### TASK PROMPT:
Print exactly the lines that run from the first line of the material to the line containing "United States, site archbold_FL-37.", both ends included, and skip the pictures.

── DATA FOR ANALYSIS

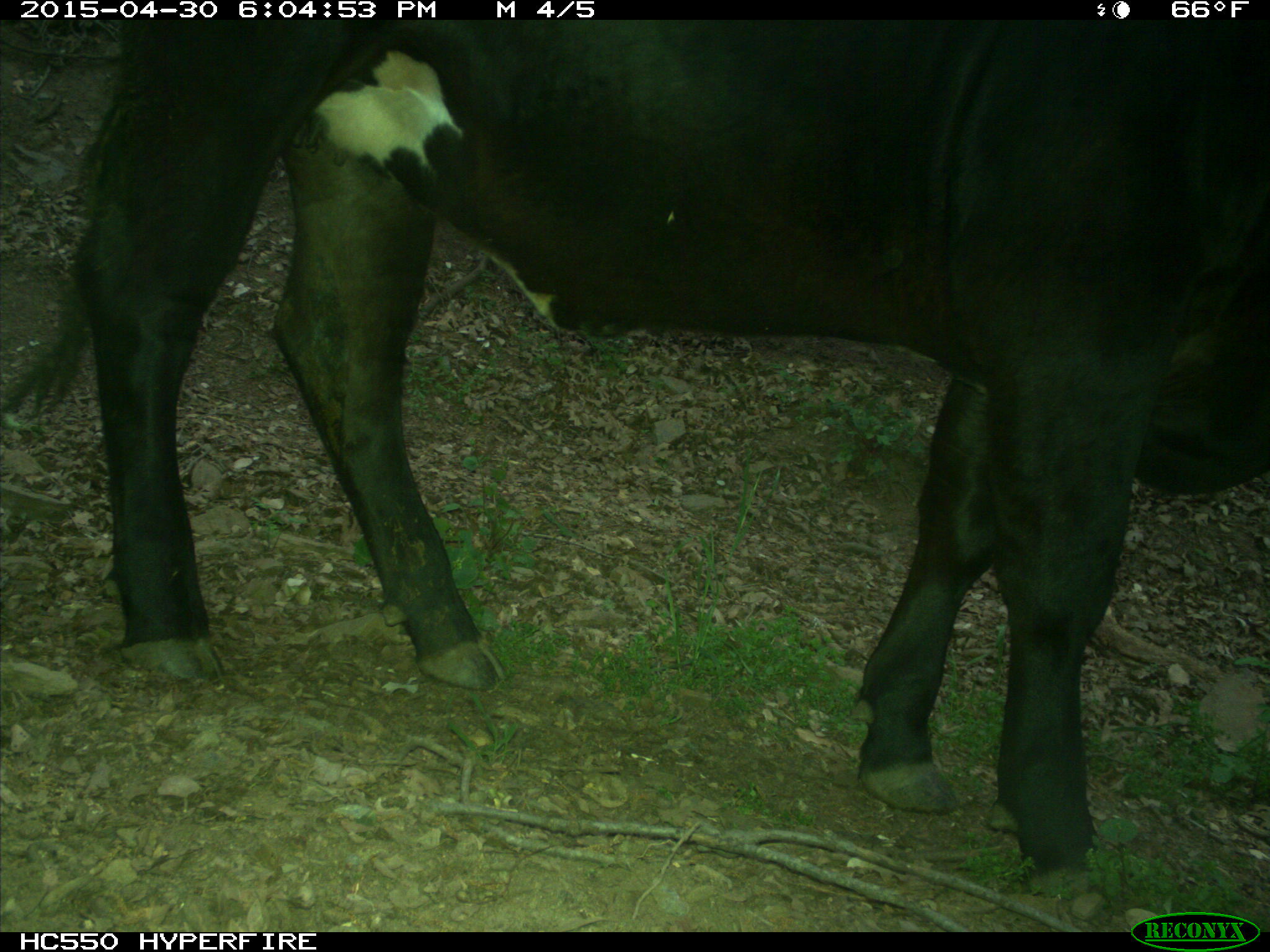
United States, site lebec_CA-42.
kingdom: Animalia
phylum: Chordata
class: Mammalia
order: Artiodactyla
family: Bovidae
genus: Bos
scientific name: Bos taurus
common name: domestic cow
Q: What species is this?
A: Bos taurus (domestic cow).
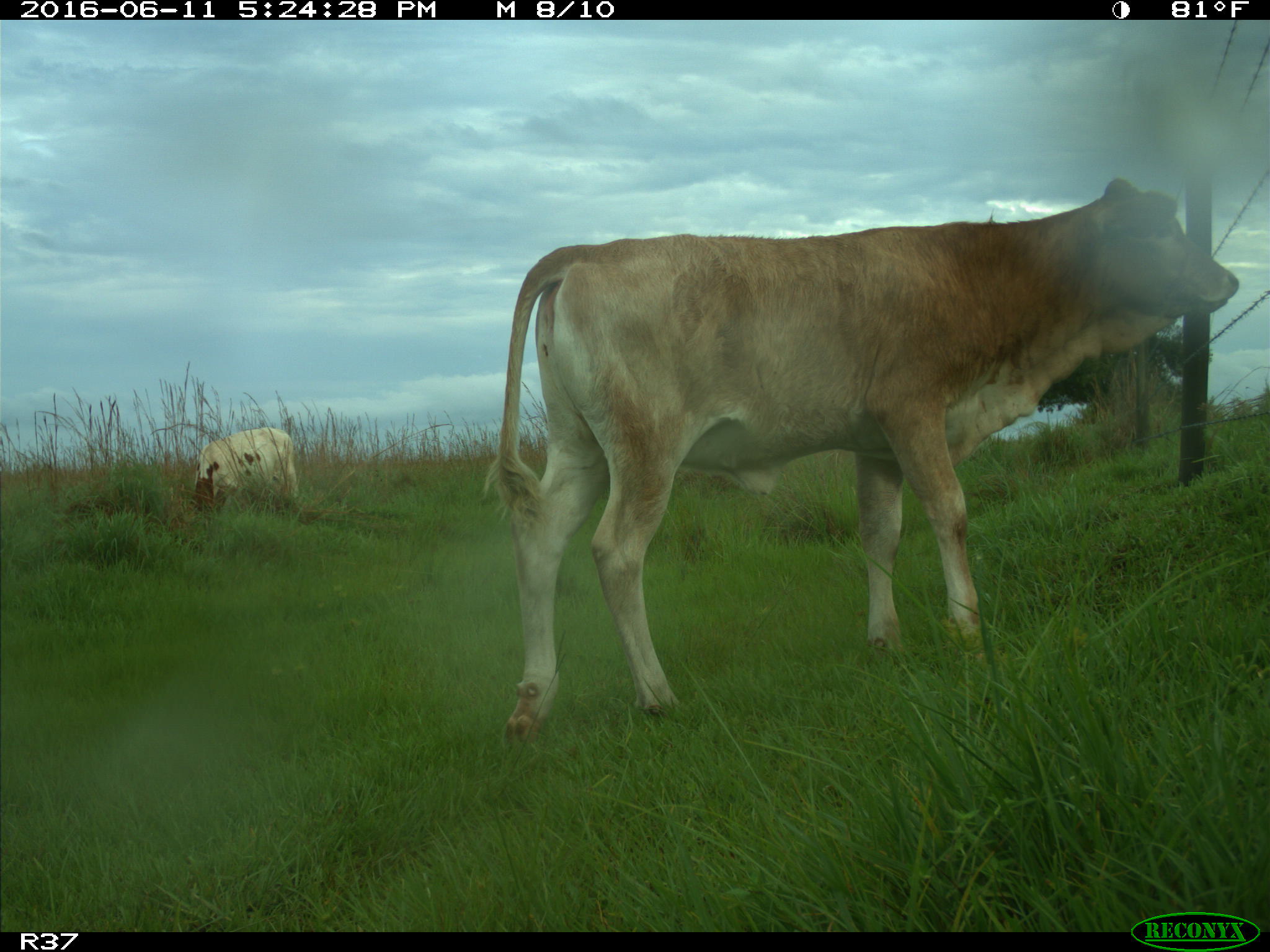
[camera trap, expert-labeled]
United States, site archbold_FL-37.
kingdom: Animalia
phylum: Chordata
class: Mammalia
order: Artiodactyla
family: Bovidae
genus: Bos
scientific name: Bos taurus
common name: domestic cow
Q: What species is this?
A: Bos taurus (domestic cow).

────

### TASK RESULT:
United States, site lebec_CA-42.
kingdom: Animalia
phylum: Chordata
class: Mammalia
order: Artiodactyla
family: Bovidae
genus: Bos
scientific name: Bos taurus
common name: domestic cow
Q: What species is this?
A: Bos taurus (domestic cow).
[camera trap, expert-labeled]
United States, site archbold_FL-37.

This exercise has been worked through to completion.